Mathieu Tremblay (Le naturaliste du Lac)















La dent du géant : un trésor paléontologique québécois

En 1978, sur les rives du lac Saint-Jean, un jeune garçon du nom de Christian Hudon fit une découverte extraordinaire dans l’eau peu profonde à proximité de Chambord : une imposante molaire fossilisée, mystérieusement bien conservée. Cette dent allait rapidement soulever l’intérêt du milieu scientifique québécois, devenant au fil du temps une pièce maîtresse du patrimoine paléontologique de la province.

Une découverte qui défie les attentes

L’identification fut confirmée par plusieurs experts de l’époque, dont la professeure d’anthropologie Eve Tremblay du Collège d’Alma. Il s’agissait d’une molaire de mastodonte — un Proboscidien apparenté aux éléphants actuels, mais qui s’est éteint à la fin du Pléistocène. C’est potentiellement la seule preuve concrète de la présence de mégafaune terrestre glaciaire de ce type au Québec, ce qui soulève beaucoup de questions pour une région où les conditions de fossilisation sont rarement favorables à la conservation d’ossements aussi anciens.
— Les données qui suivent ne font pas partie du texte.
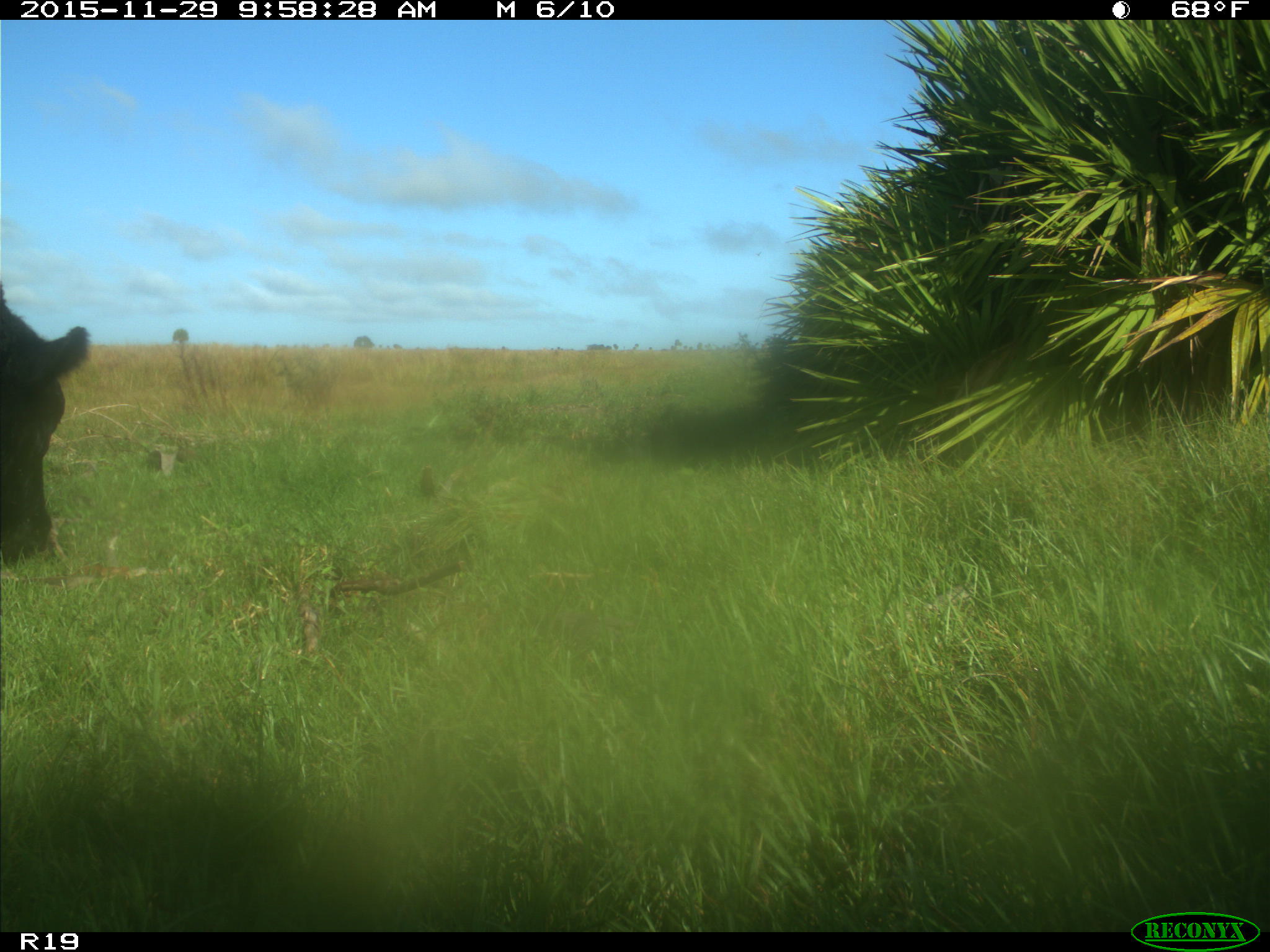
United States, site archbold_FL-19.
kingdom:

Est-ce que la molaire aurait pu être préservée aussi bien naturellement, ou bien aurait-elle pu être entretenue par l’Homme?

La dent la plus vieille du Québec

En 2003, le paléontologue renommé Dick Harington, alors conservateur émérite du Musée canadien de la nature, confirma que l’échantillon prélevé sur la racine de cette dent avait plus de 49 980 ans — une datation au-delà des limites de la méthode par radiocarbone. Cela en fait le plus ancien fossile vertébré daté scientifiquement jamais trouvé au Québec. Harington soupçonne même qu’elle pourrait remonter à l’interglaciaire Sangamonien, soit environ 100 000 ans avant notre ère, une époque chaude précédant le dernier maximum glaciaire.

Un mastodonte au Saguenay–Lac-Saint-Jean?

La découverte soulève de nombreuses hypothèses sur l’occupation du territoire québécois par la mégafaune. Alors que la majorité des restes de mastodontes au Canada proviennent de l’Ontario, du Nouveau-Brunswick ou de la Nouvelle-Écosse, la dent de Chambord démontre que ces animaux ont aussi parcouru les terres du Saguenay–Lac-Saint-Jean avant les grandes glaciations. Cela renverse les anciennes conceptions selon lesquelles cette région aurait été totalement inhabitée par la faune terrestre avant la dernière déglaciation.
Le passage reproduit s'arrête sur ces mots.